PROBLEM
Below is a set of records; print all of them exactly as written.

[[ INPUT DATA, beginning ]]

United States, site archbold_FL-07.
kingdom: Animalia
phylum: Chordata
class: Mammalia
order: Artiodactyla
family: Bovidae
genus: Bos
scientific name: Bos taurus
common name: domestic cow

[[ INPUT DATA, end ]]

REPLY TO THE TASK
United States, site archbold_FL-07.
kingdom: Animalia
phylum: Chordata
class: Mammalia
order: Artiodactyla
family: Bovidae
genus: Bos
scientific name: Bos taurus
common name: domestic cow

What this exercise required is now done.